VulnCheck, an exploit intelligence specialist based in the US, has launched its own catalogue of Known Exploited Vulnerabilities (KEV). The aim is to make impactful common vulnerabilities and exposures (CVEs) more widely known among end-users. The tool will be accessible for free to members of the VulnCheck community, providing security teams and defenders with information on vulnerabilities being exploited in the wild. This will help them better manage threats, determine priority areas, and stay ahead of problematic bugs.
VulnCheck’s initiative is inspired by the well-known KEV catalogue operated by the US Cybersecurity Infrastructure and Security Agency (CISA), which tracks vulnerabilities that pose a threat to US government entities. However, this catalogue does not apply to private organizations or the general public. VulnCheck claims to track 876 (81%) more vulnerabilities being exploited in the wild than CISA, and it adds new bugs to its catalogue 27 days earlier than CISA.
VulnCheck’s Founder and CEO, Anthony Bettini, explained that while the CISA KEV catalogue is valuable, there is an opportunity for broader visibility and earlier indicators of known exploitation. Therefore, VulnCheck decided to offer a community resource that provides comprehensive knowledge on exploited vulnerabilities, delivered at machine speed.
Coalition, a provider of cyber risk and insurance services, conducted recent research that predicted a 25% growth in the total number of disclosed CVEs by 2024, reaching nearly 35,000. Given this rapid growth and the quick exploitation by malicious actors, VulnCheck believes that the ability to move quickly and access a wide range of data is invaluable for security teams, which it hopes to provide through its service.

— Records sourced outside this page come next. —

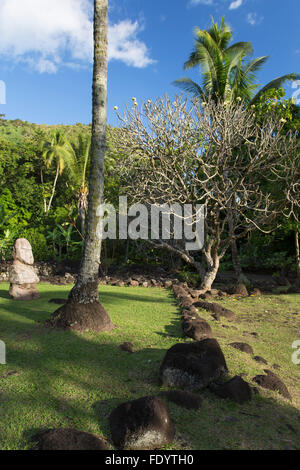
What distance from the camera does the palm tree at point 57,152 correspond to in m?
23.8

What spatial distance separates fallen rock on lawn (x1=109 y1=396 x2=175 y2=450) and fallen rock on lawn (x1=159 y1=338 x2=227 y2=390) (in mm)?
702

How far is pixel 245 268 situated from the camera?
14.7 meters

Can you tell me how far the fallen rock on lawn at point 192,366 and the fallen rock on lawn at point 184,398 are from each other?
205 mm

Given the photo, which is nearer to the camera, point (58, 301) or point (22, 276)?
point (58, 301)

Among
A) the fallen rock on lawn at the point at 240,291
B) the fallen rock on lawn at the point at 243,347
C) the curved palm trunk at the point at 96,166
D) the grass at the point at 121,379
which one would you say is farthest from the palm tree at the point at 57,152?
the fallen rock on lawn at the point at 243,347

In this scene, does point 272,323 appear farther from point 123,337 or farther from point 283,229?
point 283,229

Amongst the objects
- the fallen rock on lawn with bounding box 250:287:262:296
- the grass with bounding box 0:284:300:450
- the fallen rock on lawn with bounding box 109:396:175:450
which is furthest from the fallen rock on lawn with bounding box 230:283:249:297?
the fallen rock on lawn with bounding box 109:396:175:450

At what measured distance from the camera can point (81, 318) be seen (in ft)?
17.4

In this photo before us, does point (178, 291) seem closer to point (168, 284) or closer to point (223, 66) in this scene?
point (168, 284)

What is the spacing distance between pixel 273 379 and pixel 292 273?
9664 millimetres

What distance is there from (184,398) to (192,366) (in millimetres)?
392

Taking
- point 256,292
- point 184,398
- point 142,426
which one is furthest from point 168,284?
point 142,426

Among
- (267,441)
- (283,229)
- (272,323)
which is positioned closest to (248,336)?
(272,323)

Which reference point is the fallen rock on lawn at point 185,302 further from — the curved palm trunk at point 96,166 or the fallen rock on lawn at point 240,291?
the curved palm trunk at point 96,166
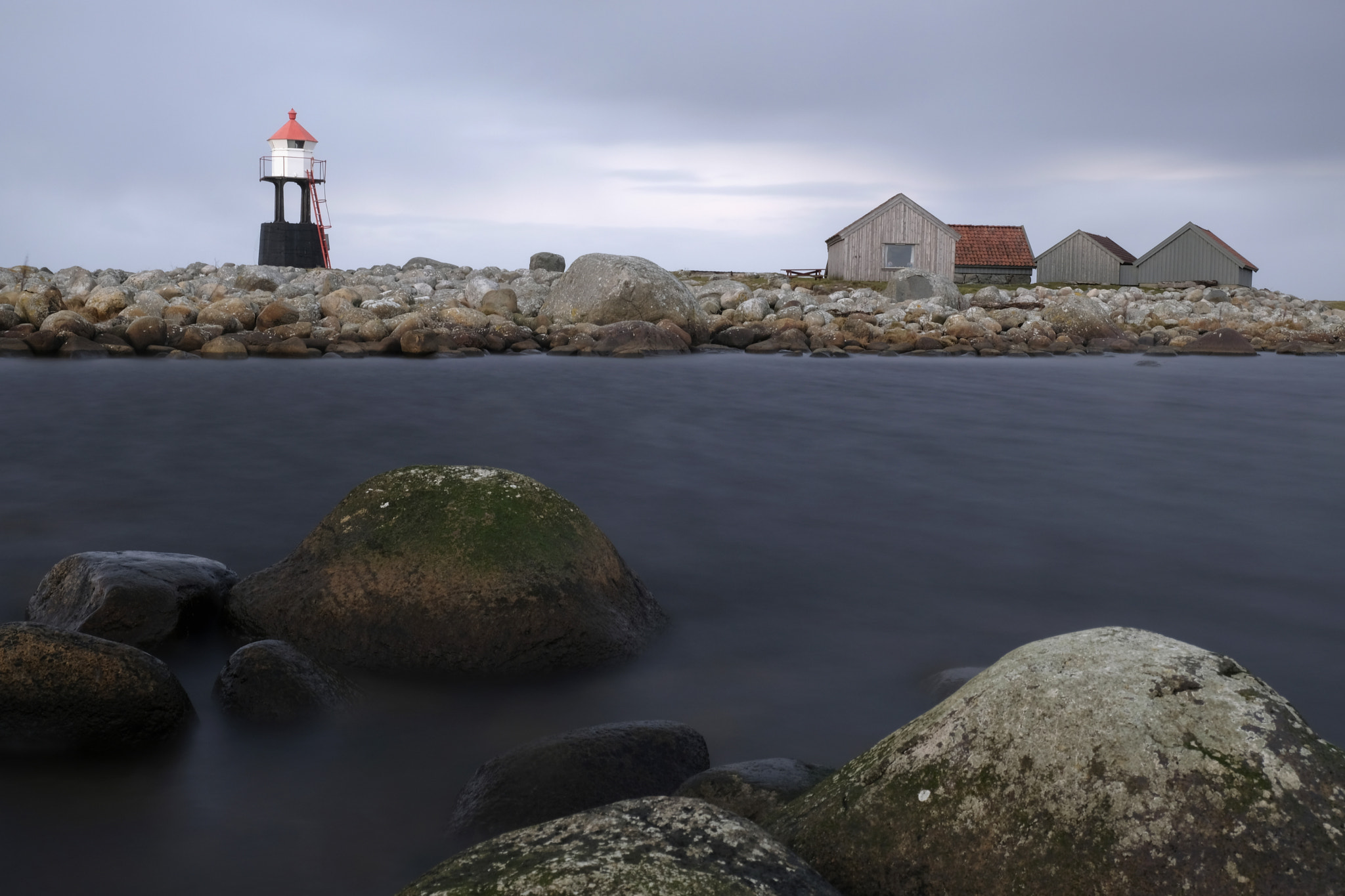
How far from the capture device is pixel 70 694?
13.6 ft

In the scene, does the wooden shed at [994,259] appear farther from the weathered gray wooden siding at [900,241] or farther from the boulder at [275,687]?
the boulder at [275,687]

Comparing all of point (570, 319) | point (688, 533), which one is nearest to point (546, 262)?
point (570, 319)

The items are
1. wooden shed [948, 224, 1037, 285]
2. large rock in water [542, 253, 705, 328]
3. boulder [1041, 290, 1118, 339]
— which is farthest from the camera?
wooden shed [948, 224, 1037, 285]

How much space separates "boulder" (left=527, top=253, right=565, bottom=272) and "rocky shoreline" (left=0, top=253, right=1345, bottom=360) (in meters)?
7.22

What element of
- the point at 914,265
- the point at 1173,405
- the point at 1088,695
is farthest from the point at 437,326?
the point at 914,265

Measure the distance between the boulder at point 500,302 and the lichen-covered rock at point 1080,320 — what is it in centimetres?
1222

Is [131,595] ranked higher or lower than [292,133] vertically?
lower

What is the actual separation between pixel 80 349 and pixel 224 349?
183 cm

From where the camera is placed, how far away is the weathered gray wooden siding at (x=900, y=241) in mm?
38844

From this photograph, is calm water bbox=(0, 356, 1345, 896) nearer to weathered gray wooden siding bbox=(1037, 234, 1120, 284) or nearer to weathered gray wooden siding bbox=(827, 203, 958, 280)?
weathered gray wooden siding bbox=(827, 203, 958, 280)

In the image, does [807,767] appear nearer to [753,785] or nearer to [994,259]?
[753,785]

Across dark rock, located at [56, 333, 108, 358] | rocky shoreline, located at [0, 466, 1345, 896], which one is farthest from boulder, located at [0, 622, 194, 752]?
dark rock, located at [56, 333, 108, 358]

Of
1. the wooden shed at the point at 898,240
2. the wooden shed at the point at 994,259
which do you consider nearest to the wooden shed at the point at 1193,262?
the wooden shed at the point at 994,259

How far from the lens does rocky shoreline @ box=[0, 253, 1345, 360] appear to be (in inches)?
619
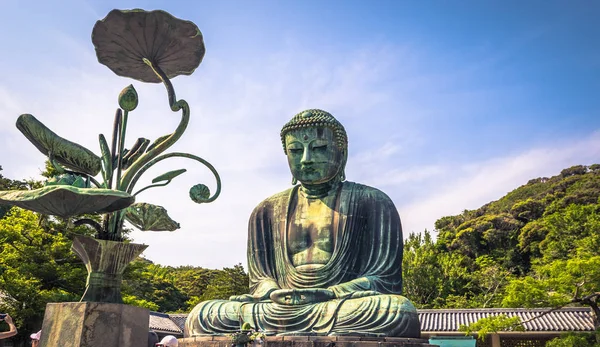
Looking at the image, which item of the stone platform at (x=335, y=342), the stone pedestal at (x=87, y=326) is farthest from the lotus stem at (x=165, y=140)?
the stone platform at (x=335, y=342)

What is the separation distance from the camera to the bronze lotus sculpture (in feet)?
16.1

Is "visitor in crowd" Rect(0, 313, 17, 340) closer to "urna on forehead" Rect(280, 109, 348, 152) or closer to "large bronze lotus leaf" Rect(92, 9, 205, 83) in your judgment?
"large bronze lotus leaf" Rect(92, 9, 205, 83)

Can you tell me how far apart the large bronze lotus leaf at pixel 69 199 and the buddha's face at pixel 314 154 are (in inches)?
164

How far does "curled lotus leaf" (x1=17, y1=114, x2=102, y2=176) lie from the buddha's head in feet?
12.4

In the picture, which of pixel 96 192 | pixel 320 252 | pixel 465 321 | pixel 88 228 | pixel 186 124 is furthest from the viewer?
pixel 465 321

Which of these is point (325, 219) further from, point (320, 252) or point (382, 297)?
point (382, 297)

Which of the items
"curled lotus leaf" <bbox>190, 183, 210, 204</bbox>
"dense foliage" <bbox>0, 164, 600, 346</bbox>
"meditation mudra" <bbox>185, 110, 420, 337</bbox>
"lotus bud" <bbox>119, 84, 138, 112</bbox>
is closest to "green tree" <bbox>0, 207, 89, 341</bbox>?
"dense foliage" <bbox>0, 164, 600, 346</bbox>

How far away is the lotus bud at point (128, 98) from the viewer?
5.98 meters

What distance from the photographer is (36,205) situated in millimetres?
4938

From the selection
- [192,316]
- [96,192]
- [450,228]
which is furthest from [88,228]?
[450,228]

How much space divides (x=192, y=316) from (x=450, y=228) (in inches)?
1766

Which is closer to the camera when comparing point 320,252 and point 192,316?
point 192,316

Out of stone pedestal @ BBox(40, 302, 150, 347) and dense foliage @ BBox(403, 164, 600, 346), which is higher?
dense foliage @ BBox(403, 164, 600, 346)

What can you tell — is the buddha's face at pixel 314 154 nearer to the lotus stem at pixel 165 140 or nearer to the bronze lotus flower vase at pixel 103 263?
the lotus stem at pixel 165 140
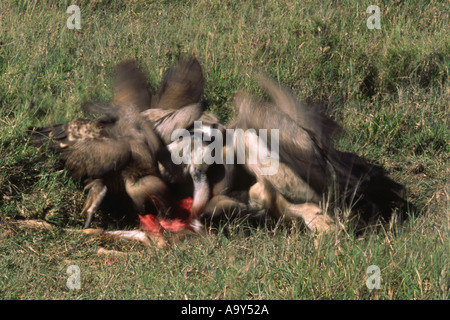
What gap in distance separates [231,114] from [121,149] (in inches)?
59.2

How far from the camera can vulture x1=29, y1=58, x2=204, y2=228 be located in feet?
15.7

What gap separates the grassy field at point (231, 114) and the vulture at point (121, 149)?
146 millimetres

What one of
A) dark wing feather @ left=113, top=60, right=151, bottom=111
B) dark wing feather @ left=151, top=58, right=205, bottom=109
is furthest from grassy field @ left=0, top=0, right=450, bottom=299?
dark wing feather @ left=151, top=58, right=205, bottom=109

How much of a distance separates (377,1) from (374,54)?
0.87 meters

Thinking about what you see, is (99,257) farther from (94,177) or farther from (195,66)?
(195,66)

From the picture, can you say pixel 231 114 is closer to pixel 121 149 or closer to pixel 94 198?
pixel 121 149

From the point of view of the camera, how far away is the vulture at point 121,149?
15.7ft

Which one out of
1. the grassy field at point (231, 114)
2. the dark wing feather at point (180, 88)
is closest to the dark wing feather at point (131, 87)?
the dark wing feather at point (180, 88)

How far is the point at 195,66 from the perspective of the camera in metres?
5.62

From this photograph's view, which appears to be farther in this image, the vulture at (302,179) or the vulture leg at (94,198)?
the vulture leg at (94,198)

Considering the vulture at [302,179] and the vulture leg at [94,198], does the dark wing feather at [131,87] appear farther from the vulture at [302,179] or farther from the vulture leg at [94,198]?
the vulture at [302,179]

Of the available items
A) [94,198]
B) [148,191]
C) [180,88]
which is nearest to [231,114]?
[180,88]

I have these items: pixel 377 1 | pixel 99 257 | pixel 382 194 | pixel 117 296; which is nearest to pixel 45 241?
pixel 99 257

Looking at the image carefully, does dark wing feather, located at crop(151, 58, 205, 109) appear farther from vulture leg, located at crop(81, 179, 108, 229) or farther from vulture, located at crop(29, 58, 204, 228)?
vulture leg, located at crop(81, 179, 108, 229)
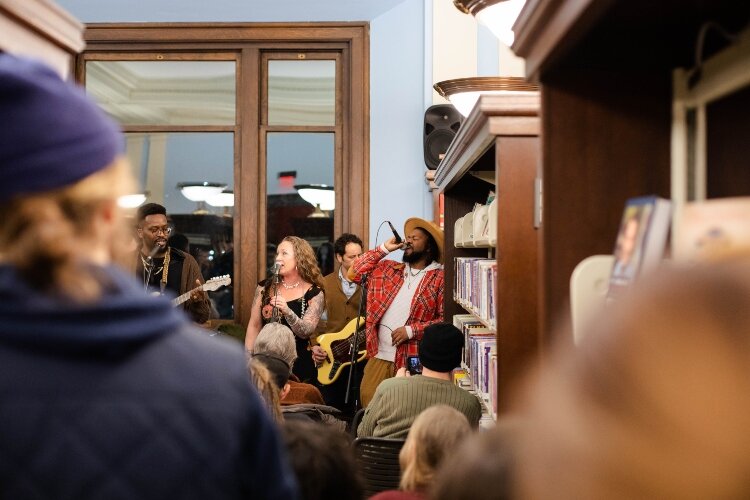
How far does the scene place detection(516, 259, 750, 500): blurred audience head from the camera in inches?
23.3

The new service includes features such as comprehensive CVE tracking, contextual exploit intelligence, and exploit references. It provides citations for all listed CVEs, giving defenders insight into why a specific CVE is included in the catalogue. For example, it may provide evidence if a particular CVE is being used by a ransomware gang.
The VulnCheck KEV dashboard, machine-readable JSON, and the VulnCheck KEV API endpoint are now available for community members to access the tool.
As a demonstration of the service’s capabilities, VulnCheck shared a case study involving a recently disclosed CVE in Atlassian Confluence Server. The vulnerability (CVE-2023-22527), a remote code execution (RCE) flaw, was disclosed by Atlassian on 16 January 2024. VulnCheck observed exploitation of the vulnerability by 21 January and added it to the KEV catalogue that same day. Confirmation of exploitation came on 22 January, and exploit PoCs were added to GitHub. Finally, the bug was added to CISA’s catalogue on 24 January, with a remediation deadline of 14 February.